Thursday, May 24, 2012

Who's the most powerful man in the world this minute? Alexis Tsipras.



There must be moments at 3 a.m. when Barack Obama lies awake in the White House, not because some new national-security crisis has erupted per Hillary's poke at him in the 2008 primaries (he's actually handled those pretty well, thanks in part to the Navy SEALs), but because he's wondering: Why me? Oh why Lord? I mean, it wasn't enough that I inherited a historically large economic crisis at home, and two long and wasting wars abroad.

Did the frigging eurozone really need to fall apart on my watch too? And five months before the election?

It's not that he hasn't tried to deal with that too.
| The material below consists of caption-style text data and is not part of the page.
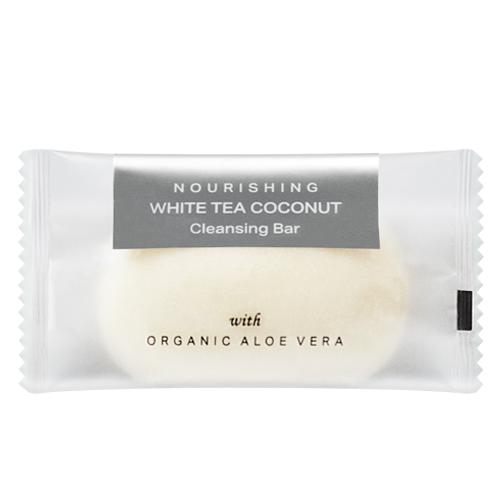 40 GRAM INFUSE CLEANSING BAR SOAP SACHET WRAPPED 200/CS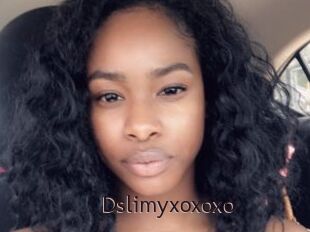 Dslimyxoxoxo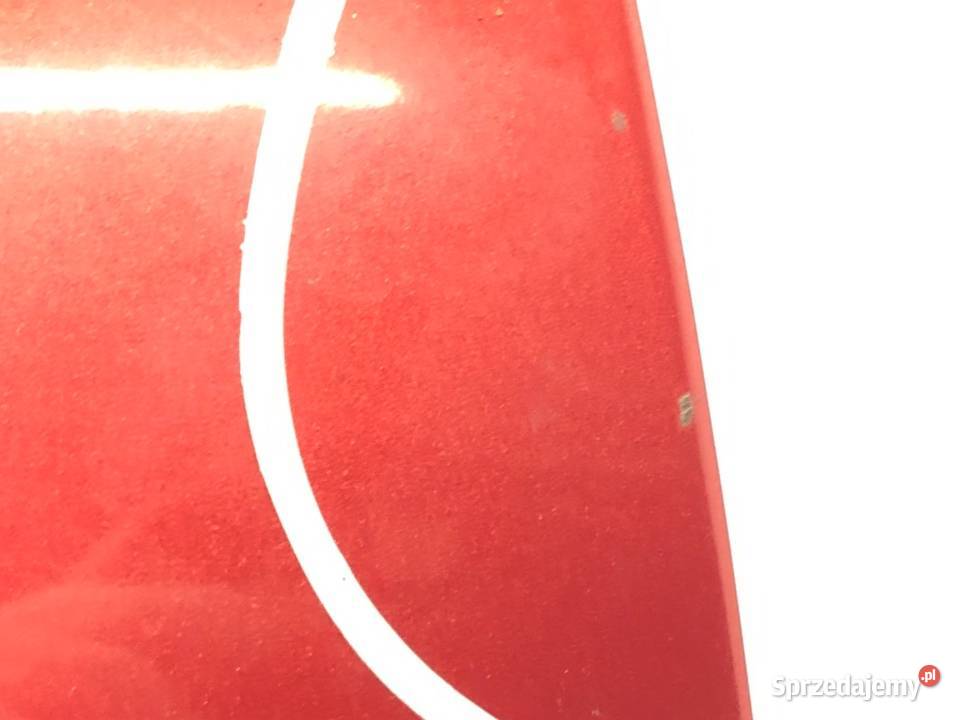 DRZWI LEWY PRZÓD CITROEN C4 SportowyCoupe 0413 osobowe podkarpackie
The biggest agenda item at last weekend's G8 summit was the unannounced one, when Obama, joined by a new ally, French President Francois Hollande, energetically sought to persuade German Chancellor Angela Merkel to moderate her ruinous austerity policies. Judging from the outcome, he made no headway. At a meeting in Brussels on Wednesday, Merkel and Hollande--the two leading figures in the eurozone--demonstrated, once again, that they share a relationship on this issue that is approximately as close as Mars and Venus.

And so now, for the third time in as many years, a spring crisis in the eurozone--the worst one yet--could determine the fate of the frail U.S. economy, and Barack Obama's future. In an outcome that is already beyond bizarre, the electoral prospects of the most powerful man in the world could now lie with a 37-year-old radical Greek leftist, Alexis Tsipras, a favorite in the June 17 Greek election, who is engaged in a titanic game of chicken with Merkel over the austerity measures being forced on Greece. If you don't relent, Tsipras is saying, Greece is gone, and with it could go the eurozone. Oh, and the world economy.

All President Obama can do is watch the show. And try to get some sleep.